* [Data provided]:
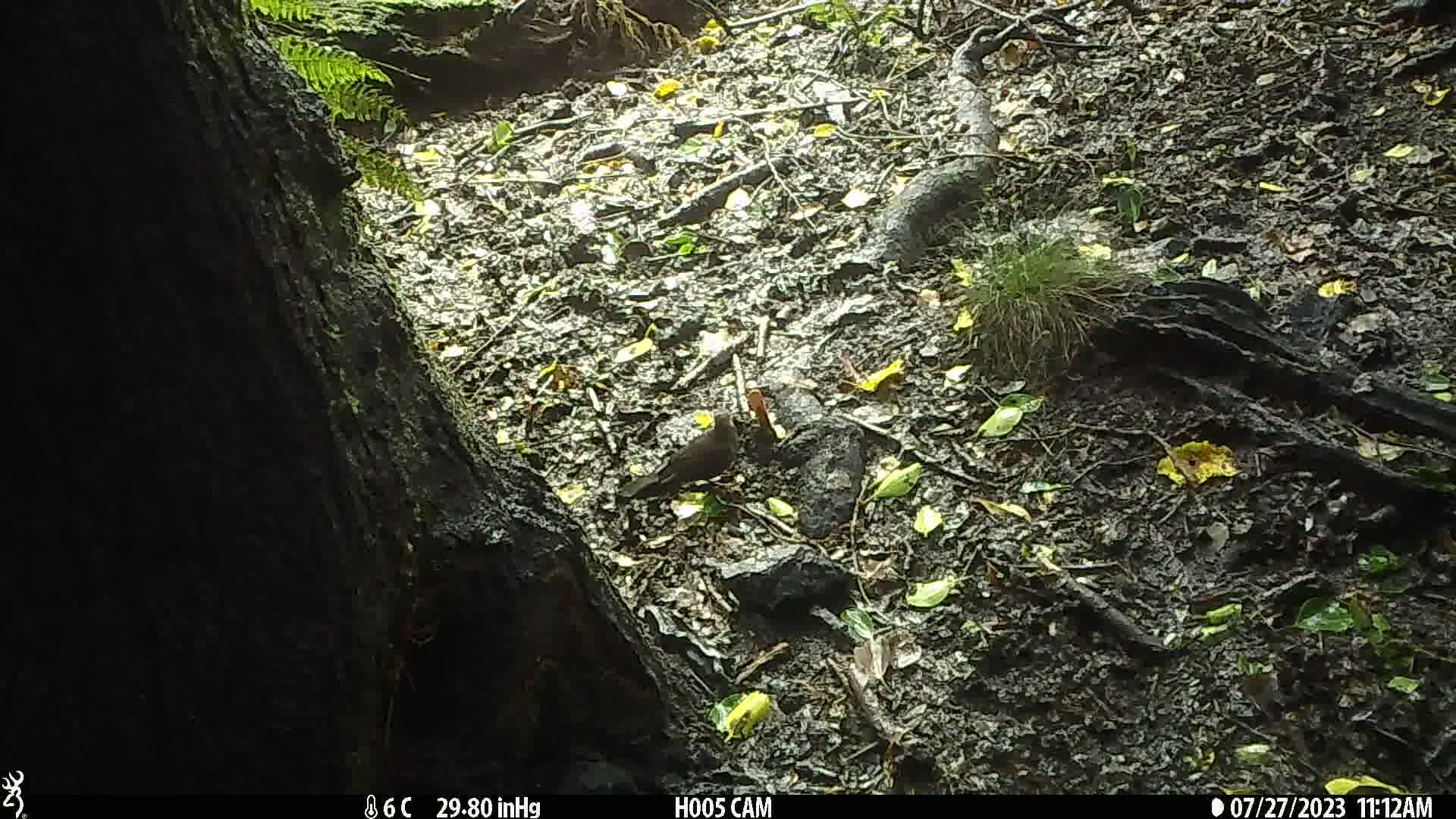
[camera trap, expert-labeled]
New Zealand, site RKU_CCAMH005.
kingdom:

* [How to complete this task]: Write out the listing word for word, omitting the pictures it holds.

* [Expected answer]:
[camera trap, expert-labeled]
New Zealand, site RKU_CCAMH005.
kingdom:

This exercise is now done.